Team:Potsdam Bioware/Project/Modeling

From 2012.igem.org

Revision as of 18:34, 25 September 2012 by Tpriemel (Talk | contribs)


Modeling


Contents

Introduction

Modeling is a good tool to understand complex interactions or processes. We created a model to illustrate our selection system and to get a better understanding of its behavior under different conditions. Thereby, we wanted to answer two main questions:

  1. At which time point selection is successful?
  1. How many antibody presenting cells and how many virus particles do we need at the beginning?

To answer these questions we did both deterministic and stochastic modeling using MATLAB. Furthermore, we did a huge parameter analysis for each model to check what kind of influence each parameter has on our selection system.

Simplest Model

Reaction Scheme

We build a simple model of our in vivo selection system, which contains no more reactions we required. The following scheme (Fig. 1) shows the reactions occurring in our model.

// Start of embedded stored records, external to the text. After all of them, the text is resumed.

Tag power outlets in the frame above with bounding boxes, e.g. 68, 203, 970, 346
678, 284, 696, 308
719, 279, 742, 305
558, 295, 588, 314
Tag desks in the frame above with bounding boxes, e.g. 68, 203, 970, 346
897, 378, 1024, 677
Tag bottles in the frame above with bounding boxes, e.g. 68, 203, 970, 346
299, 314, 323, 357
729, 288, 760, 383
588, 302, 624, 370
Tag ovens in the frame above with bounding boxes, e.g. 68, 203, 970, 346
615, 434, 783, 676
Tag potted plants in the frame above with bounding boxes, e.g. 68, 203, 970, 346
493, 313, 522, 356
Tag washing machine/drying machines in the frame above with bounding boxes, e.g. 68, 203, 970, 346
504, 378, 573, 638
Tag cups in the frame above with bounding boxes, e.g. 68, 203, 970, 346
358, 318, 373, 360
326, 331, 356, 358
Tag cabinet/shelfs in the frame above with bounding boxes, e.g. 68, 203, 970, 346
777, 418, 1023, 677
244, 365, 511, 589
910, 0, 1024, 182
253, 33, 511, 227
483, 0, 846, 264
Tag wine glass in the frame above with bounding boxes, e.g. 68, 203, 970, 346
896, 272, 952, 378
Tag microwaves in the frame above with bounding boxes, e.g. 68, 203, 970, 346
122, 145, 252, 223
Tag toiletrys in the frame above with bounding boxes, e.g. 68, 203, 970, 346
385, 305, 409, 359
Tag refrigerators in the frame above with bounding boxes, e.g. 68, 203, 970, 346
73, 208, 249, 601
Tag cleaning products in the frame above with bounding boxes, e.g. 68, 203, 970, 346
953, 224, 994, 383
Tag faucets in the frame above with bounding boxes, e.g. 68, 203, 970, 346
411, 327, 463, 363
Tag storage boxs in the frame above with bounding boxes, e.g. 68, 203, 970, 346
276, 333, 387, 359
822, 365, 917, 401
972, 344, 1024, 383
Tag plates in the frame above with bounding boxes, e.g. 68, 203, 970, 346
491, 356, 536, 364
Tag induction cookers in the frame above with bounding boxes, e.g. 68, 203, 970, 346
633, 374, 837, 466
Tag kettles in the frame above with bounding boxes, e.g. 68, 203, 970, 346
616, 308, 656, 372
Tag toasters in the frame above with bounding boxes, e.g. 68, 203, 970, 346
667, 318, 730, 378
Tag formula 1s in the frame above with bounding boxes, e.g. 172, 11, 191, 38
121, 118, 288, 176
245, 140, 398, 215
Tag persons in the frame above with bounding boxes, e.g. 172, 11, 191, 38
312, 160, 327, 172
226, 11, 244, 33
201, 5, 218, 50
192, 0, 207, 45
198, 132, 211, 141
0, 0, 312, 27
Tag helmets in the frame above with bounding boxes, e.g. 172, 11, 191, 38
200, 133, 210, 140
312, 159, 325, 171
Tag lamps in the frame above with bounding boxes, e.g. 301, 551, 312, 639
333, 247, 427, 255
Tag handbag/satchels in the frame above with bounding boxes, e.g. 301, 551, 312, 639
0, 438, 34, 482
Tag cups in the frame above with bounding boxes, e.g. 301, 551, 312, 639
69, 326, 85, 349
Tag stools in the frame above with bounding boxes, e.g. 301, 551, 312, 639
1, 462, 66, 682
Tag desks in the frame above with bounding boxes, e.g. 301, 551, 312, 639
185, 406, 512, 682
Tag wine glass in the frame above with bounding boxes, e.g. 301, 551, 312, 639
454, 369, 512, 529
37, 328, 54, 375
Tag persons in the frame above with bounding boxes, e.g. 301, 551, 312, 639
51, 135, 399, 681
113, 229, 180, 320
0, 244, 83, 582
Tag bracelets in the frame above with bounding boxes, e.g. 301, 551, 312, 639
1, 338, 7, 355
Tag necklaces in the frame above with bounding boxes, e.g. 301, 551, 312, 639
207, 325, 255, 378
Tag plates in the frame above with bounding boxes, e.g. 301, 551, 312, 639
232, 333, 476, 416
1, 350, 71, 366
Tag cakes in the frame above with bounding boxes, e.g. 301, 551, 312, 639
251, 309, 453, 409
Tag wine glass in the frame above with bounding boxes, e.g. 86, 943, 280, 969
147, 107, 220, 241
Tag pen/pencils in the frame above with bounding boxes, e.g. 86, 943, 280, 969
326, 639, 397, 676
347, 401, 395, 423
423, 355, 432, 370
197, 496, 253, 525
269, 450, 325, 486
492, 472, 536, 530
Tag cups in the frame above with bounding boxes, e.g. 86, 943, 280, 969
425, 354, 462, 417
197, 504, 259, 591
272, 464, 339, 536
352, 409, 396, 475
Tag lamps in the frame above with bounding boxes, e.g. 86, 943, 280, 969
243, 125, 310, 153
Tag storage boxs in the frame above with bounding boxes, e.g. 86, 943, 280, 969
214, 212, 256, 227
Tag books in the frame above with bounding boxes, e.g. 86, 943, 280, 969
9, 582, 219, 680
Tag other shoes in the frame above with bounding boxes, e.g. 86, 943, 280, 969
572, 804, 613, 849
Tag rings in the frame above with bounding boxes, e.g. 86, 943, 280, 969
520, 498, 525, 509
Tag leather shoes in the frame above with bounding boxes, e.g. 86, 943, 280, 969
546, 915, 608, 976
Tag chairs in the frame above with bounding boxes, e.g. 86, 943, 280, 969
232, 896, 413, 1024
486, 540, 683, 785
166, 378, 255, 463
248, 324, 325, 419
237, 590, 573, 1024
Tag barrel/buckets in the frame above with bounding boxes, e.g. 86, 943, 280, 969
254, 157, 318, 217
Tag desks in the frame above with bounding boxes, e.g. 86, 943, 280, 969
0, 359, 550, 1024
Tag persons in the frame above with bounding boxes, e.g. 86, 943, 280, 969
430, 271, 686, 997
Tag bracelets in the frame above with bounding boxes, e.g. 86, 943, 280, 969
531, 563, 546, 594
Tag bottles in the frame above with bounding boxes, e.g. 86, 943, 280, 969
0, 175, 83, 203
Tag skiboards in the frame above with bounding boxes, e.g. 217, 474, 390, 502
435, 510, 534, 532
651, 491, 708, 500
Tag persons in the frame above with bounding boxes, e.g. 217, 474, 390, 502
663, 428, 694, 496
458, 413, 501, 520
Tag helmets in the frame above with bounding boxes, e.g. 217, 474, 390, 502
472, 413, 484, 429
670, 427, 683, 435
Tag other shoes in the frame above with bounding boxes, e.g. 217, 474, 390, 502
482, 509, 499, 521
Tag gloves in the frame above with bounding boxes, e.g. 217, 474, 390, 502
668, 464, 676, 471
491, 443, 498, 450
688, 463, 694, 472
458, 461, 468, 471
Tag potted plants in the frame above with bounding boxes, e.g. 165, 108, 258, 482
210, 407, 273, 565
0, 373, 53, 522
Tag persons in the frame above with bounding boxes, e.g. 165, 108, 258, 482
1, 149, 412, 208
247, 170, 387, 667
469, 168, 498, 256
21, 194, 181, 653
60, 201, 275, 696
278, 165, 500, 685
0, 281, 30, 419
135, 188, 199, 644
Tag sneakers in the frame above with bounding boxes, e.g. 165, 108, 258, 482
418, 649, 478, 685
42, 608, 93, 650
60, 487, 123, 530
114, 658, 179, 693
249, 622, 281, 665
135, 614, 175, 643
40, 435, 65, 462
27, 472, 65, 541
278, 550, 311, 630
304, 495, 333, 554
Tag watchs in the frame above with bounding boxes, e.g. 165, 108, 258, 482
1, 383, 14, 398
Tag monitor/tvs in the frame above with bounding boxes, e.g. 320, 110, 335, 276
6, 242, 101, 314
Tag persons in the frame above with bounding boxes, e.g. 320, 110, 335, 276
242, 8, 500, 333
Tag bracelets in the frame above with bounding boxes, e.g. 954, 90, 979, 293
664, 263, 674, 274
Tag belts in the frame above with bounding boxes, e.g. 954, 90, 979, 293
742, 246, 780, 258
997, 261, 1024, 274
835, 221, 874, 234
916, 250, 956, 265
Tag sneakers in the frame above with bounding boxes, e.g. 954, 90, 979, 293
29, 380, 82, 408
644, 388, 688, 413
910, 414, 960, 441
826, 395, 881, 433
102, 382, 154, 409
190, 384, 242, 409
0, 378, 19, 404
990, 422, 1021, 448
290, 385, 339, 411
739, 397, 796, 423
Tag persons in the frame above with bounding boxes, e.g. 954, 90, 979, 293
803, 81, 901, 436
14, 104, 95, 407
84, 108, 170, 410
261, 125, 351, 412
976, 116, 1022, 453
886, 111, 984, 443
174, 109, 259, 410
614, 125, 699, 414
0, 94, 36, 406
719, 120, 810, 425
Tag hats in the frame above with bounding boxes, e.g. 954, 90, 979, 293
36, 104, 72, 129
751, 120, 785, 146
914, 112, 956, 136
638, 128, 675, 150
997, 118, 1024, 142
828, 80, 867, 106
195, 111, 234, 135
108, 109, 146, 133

UP12 Modeling reaction-scheme.png

Species:

  • V...Virus
  • C...WT-CHO cell presenting antibody and express AID for antibody mutation
  • CV...WT-CHO cell after infection with virus
  • M...Mutated CHO cell presenting a more affine antibody
  • MV...Mutated CHO cell after infection with virus

reaction rates:

  • k_div...cell division rate
  • k_divAinf...cell division rate after infection of virus
  • k_death...cell death rate
  • k_deathAinf...cell death rate after infection of virus
  • k_mut...mutation rate (rate to get a better antibody)
  • k_intC...infection rate of virus with WT-CHO cells
  • k_intM...infection rate of virus with mutated CHO cells
  • k_loss...loss of viral genes (means loss of stimulus due to virus infection)

Our system starts with the antibody presenting cell exhibiting a cell division rate (kdiv) and a cell death rate (kdeath). Due to expression of AID the antibody gets mutated and with a particular rate (kmut) we get a mutated cell presenting a more affine antibody. Thereby the virus infection is changed and is able to trigger the selection of mutated cells. We can distinguish between two different cases.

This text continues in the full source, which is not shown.